While action packed and cleanly illustrated with a fun art style, the overall storytelling is very bare bones in regard to character and plot development. As the book is a super quick read, it's very difficult for any sense of mystery or suspense to flourish. All of the Harry Potterish trials and tribulations are as rushed and executed as the plot, and most of the revelations of the book are painfully telegraphed. As the lack of nuance and subtle character developments detracts from stronger world building, we're given the impression that this is very much a vehicle for a concept. That in itself isn't necessarily a bad thing, but in combination with all the other detriments then the whole package unfortunately feels like a missed opportunity.
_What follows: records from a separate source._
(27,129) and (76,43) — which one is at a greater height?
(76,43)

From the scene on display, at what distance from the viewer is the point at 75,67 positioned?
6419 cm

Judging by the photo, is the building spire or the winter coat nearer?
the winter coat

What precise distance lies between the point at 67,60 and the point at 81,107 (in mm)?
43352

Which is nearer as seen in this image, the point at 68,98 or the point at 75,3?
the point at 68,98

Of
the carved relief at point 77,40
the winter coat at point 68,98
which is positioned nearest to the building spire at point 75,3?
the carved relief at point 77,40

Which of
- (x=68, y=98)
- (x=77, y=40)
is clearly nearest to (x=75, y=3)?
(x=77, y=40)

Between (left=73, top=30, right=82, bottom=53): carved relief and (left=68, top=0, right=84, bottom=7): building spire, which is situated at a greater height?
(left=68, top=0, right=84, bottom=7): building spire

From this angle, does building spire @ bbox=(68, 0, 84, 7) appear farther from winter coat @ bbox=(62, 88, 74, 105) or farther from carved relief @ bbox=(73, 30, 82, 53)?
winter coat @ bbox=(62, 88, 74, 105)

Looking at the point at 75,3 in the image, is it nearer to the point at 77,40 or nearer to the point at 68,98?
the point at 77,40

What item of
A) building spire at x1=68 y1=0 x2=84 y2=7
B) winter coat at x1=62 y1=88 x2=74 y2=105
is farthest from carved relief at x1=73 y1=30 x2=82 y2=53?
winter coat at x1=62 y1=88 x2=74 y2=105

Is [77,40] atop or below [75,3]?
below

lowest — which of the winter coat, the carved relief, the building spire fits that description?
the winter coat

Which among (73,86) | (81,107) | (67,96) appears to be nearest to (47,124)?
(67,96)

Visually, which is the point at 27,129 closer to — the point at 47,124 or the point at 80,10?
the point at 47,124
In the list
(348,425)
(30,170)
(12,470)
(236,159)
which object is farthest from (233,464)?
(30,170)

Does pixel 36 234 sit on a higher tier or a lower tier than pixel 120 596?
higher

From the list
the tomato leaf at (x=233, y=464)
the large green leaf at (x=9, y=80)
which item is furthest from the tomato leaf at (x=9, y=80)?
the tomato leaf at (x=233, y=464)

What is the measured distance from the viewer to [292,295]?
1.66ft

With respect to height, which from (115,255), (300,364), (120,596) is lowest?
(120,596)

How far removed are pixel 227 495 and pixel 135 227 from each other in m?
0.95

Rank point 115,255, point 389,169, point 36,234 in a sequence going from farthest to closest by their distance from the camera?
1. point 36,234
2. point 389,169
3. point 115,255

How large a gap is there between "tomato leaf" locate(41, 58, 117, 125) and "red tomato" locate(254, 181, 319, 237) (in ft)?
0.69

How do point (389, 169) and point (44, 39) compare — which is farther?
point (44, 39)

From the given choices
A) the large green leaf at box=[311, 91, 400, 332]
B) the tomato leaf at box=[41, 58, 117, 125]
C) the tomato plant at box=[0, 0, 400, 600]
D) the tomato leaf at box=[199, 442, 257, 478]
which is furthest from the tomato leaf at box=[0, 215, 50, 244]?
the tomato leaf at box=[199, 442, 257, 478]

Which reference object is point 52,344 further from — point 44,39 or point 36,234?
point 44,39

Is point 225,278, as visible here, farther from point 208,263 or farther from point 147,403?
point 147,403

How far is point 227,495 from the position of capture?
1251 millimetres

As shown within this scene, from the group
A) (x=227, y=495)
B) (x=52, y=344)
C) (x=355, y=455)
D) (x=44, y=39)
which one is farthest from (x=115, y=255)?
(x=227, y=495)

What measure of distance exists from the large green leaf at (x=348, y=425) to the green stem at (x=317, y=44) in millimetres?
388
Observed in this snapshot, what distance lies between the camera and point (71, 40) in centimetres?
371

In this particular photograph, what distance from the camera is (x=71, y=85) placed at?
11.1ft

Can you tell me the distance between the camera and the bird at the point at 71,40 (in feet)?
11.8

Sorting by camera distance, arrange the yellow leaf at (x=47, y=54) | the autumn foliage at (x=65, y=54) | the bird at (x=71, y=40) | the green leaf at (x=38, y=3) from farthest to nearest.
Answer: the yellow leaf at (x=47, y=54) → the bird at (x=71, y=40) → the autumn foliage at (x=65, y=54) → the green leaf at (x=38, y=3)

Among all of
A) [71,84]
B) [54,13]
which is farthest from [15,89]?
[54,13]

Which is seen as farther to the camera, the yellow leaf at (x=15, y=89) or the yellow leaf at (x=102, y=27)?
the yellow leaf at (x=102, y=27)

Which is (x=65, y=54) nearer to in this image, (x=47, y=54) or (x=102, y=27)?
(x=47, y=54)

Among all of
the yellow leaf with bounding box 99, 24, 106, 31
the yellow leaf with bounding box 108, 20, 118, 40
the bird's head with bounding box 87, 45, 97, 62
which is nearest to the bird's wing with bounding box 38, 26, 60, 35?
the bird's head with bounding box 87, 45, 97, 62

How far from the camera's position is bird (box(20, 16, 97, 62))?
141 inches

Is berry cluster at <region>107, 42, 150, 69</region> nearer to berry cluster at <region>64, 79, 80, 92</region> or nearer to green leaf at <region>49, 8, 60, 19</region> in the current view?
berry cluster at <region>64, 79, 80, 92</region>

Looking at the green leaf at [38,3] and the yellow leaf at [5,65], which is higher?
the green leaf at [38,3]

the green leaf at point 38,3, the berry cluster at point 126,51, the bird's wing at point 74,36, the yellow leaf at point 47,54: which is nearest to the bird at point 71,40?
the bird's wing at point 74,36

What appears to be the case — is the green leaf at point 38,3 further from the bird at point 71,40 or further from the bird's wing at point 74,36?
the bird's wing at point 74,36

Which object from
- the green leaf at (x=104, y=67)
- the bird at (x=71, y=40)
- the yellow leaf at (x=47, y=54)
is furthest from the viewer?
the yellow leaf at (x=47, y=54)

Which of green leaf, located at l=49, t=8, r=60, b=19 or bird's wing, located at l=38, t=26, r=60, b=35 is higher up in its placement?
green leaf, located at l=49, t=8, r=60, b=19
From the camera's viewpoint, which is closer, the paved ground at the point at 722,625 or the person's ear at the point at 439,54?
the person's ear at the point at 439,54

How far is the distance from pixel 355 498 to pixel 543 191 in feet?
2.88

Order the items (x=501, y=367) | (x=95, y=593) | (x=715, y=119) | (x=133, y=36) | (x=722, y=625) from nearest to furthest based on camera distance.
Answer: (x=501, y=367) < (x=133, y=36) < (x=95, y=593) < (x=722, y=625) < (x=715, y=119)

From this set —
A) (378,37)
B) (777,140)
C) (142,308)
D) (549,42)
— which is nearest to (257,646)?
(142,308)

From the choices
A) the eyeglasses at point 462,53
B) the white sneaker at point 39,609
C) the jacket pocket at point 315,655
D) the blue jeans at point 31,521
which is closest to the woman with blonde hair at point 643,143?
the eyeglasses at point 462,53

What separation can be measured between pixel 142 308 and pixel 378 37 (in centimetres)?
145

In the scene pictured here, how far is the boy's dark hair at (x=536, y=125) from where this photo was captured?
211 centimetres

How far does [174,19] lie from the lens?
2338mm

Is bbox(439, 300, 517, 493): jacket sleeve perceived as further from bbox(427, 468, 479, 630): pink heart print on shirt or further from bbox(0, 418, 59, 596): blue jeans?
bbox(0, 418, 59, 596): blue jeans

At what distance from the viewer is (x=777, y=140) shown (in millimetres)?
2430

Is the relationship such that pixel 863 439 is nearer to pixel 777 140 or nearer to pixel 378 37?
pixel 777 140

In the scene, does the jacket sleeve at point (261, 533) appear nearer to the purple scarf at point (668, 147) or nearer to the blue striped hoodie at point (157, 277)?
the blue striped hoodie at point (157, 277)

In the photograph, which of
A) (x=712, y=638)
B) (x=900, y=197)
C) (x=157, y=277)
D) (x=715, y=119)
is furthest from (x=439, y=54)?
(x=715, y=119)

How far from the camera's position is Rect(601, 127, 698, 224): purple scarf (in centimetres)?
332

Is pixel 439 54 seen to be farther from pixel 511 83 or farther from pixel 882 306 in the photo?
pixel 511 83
This book has the kind of concept I want to see meticulously fleshed out, and while I can appreciate the bluntness of their approach I would also like to see some finer cuts about the lack of representation in fantasy fiction. However, I think it might be unfair to saddle those hopes on this book as it feels like it's aimed more towards ages 10 and up. With that context I would say this can be a good option to include when discussing issues of race and discrimination with younger readers as you're starting to heap on more intensive material as you progress.
Jonesy: Nine Lives on the Nostromo
There isn't really a hard pitch to sell this book, it's seriously just a silent comic following Ripley's cat in the background of Alien. Watch as cat plays. Watch as cat sleeps. Watch as cat chases a chestburster. That's it. And honestly, it's perfect because of that. Still it's a little evil as Titan Books knew they could charge $15 for a tiny 80 page HC simply because.....cat.
I'm a fan of silent comics as it's a great artist flex to showcase their visual narrative skills, and Rory Lucey's clean and expressive style fully delivers. It's a cute mix of whimsical and meandering which compliments (oddly enough) the horror of the familiar background events that are occurring. There was actually kind of a creepy moment of horror for me as well as there's a sequence where Jonesy is sleeping near a window on a lower deck and small bits of acid drop inches away from him. Something about the framing of the page and how unaffected Jonesy is about everything hit just right, reinforcing how much I really appreciate Lucey's storytelling.
If you're looking for a quick gift for someone, or your a big Alien fan, or especially if you're just a cat person then this is worth the cash to include in your collection.